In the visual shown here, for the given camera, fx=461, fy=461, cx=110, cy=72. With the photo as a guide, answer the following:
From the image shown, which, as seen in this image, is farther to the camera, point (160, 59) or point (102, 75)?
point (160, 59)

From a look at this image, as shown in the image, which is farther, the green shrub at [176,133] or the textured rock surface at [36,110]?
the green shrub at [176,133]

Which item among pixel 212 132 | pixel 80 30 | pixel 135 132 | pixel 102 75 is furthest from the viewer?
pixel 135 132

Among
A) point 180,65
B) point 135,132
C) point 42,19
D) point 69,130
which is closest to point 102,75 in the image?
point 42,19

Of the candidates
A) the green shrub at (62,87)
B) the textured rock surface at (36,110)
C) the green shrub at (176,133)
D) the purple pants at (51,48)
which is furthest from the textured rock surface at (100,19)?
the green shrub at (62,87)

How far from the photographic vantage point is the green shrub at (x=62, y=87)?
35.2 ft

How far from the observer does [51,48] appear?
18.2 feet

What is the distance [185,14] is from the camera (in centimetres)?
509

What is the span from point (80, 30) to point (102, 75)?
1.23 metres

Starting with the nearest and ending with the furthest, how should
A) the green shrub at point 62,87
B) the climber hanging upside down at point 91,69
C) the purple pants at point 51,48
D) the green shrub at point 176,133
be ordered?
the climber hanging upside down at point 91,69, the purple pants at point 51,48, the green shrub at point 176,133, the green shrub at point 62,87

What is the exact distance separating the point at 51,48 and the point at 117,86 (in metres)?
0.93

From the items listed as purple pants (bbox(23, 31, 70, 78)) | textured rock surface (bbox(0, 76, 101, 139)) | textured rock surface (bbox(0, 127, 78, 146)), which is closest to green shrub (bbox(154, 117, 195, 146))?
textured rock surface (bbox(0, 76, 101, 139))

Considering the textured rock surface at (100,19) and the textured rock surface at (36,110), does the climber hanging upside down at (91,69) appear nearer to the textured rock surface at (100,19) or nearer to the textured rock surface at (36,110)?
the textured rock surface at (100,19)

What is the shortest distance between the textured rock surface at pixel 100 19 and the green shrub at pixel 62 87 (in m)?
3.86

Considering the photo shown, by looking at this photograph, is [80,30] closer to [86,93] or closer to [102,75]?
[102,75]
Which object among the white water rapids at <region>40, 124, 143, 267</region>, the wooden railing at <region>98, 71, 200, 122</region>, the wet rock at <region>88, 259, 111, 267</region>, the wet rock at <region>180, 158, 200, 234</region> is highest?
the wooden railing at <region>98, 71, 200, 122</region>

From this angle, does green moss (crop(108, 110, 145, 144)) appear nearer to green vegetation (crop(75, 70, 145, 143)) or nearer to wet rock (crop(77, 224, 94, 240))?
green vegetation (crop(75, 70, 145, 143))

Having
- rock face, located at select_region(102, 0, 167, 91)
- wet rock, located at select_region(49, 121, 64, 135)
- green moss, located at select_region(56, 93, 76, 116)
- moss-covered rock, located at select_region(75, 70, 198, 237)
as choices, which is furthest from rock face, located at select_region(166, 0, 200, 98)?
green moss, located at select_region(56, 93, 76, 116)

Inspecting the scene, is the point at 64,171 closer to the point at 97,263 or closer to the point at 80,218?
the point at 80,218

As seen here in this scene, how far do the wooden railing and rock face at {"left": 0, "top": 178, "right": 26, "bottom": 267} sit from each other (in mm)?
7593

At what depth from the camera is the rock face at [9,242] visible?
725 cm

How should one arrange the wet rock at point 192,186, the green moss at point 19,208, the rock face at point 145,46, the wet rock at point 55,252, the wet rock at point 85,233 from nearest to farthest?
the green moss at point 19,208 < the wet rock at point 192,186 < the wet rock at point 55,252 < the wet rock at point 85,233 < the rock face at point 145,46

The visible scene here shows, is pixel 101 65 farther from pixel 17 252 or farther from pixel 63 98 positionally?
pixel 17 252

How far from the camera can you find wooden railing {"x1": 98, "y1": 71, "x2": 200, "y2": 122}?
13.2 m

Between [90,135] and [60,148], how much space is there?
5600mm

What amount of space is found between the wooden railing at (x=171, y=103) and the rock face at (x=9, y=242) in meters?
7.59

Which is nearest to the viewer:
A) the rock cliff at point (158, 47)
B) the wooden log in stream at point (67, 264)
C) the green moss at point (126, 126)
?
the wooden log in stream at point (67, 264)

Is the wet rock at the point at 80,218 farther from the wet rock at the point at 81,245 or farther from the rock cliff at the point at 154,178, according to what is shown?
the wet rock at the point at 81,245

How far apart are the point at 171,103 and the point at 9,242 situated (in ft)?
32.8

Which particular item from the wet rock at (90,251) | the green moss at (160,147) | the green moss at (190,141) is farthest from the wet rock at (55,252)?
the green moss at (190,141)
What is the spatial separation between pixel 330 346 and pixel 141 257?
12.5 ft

***

Your task is to quote the listing above word for word.

In the visual shown here, for the given camera, fx=461, fy=461, cx=110, cy=72. With the photo as a guide, answer the following:
From the image shown, which, as seen in this image, is farther to the camera, point (160, 59) or point (102, 75)?
point (160, 59)

From a look at this image, as shown in the image, which is farther, the green shrub at [176,133] or the textured rock surface at [36,110]?
the green shrub at [176,133]

Which item among pixel 212 132 | pixel 80 30 | pixel 135 132 | pixel 102 75 is furthest from the viewer?
pixel 135 132

Among
A) point 180,65
B) point 135,132
C) point 42,19
D) point 69,130
which is closest to point 102,75 in the image?
point 42,19

Of the candidates
A) the green shrub at (62,87)
B) the textured rock surface at (36,110)
C) the green shrub at (176,133)
D) the purple pants at (51,48)
which is furthest from the textured rock surface at (100,19)?
the green shrub at (62,87)

How far from the photographic vantage point is the green shrub at (x=62, y=87)?
35.2 ft

How far from the observer does [51,48] appear?
18.2 feet

What is the distance [185,14] is from the camera (in centimetres)?
509

What is the span from point (80, 30) to point (102, 75)?
1.23 metres

Starting with the nearest and ending with the furthest, how should
A) the green shrub at point 62,87
B) the climber hanging upside down at point 91,69
C) the purple pants at point 51,48
D) the green shrub at point 176,133
be ordered?
the climber hanging upside down at point 91,69, the purple pants at point 51,48, the green shrub at point 176,133, the green shrub at point 62,87

What is the exact distance separating the point at 51,48 and the point at 117,86 (in metres)?
0.93

From the items listed as purple pants (bbox(23, 31, 70, 78)) | textured rock surface (bbox(0, 76, 101, 139)) | textured rock surface (bbox(0, 127, 78, 146)), which is closest to green shrub (bbox(154, 117, 195, 146))?
textured rock surface (bbox(0, 76, 101, 139))

Considering the textured rock surface at (100,19) and the textured rock surface at (36,110), does the climber hanging upside down at (91,69) appear nearer to the textured rock surface at (100,19) or nearer to the textured rock surface at (36,110)?
the textured rock surface at (100,19)

What is the shortest distance between the textured rock surface at pixel 100 19 and the green shrub at pixel 62 87 (in m)?
3.86

Considering the photo shown, by looking at this photograph, is [80,30] closer to [86,93] or closer to [102,75]?
[102,75]
Which object among the white water rapids at <region>40, 124, 143, 267</region>, the wooden railing at <region>98, 71, 200, 122</region>, the wet rock at <region>88, 259, 111, 267</region>, the wet rock at <region>180, 158, 200, 234</region> is highest?
the wooden railing at <region>98, 71, 200, 122</region>

From this angle, does green moss (crop(108, 110, 145, 144)) appear nearer to green vegetation (crop(75, 70, 145, 143)) or nearer to wet rock (crop(77, 224, 94, 240))?
green vegetation (crop(75, 70, 145, 143))

Having
- rock face, located at select_region(102, 0, 167, 91)
- wet rock, located at select_region(49, 121, 64, 135)
- green moss, located at select_region(56, 93, 76, 116)
- moss-covered rock, located at select_region(75, 70, 198, 237)
as choices, which is furthest from rock face, located at select_region(166, 0, 200, 98)?
green moss, located at select_region(56, 93, 76, 116)

Inspecting the scene, is the point at 64,171 closer to the point at 97,263 or closer to the point at 80,218?
the point at 80,218

As seen here in this scene, how far do the wooden railing and rock face at {"left": 0, "top": 178, "right": 26, "bottom": 267} sit from each other (in mm)?
7593

At what depth from the camera is the rock face at [9,242] visible?
725 cm

How should one arrange the wet rock at point 192,186, the green moss at point 19,208, the rock face at point 145,46, the wet rock at point 55,252, the wet rock at point 85,233 from nearest to farthest?
the green moss at point 19,208 < the wet rock at point 192,186 < the wet rock at point 55,252 < the wet rock at point 85,233 < the rock face at point 145,46

The visible scene here shows, is pixel 101 65 farther from pixel 17 252 or farther from pixel 63 98 positionally?
pixel 17 252

How far from the camera can you find wooden railing {"x1": 98, "y1": 71, "x2": 200, "y2": 122}?
13.2 m

Between [90,135] and [60,148], how much space is there?
5600mm

What amount of space is found between the wooden railing at (x=171, y=103) and the rock face at (x=9, y=242) in meters?
7.59

Which is nearest to the viewer:
A) the rock cliff at point (158, 47)
B) the wooden log in stream at point (67, 264)
C) the green moss at point (126, 126)
?
the wooden log in stream at point (67, 264)

Is the wet rock at the point at 80,218 farther from the wet rock at the point at 81,245 or farther from the rock cliff at the point at 154,178, according to what is shown?
the wet rock at the point at 81,245

How far apart are the point at 171,103 and the point at 9,242 situated (in ft)?
32.8

Which particular item from the wet rock at (90,251) | the green moss at (160,147) | the green moss at (190,141) is farthest from the wet rock at (55,252)?
the green moss at (190,141)
What is the spatial separation between pixel 330 346 and pixel 141 257?
12.5 ft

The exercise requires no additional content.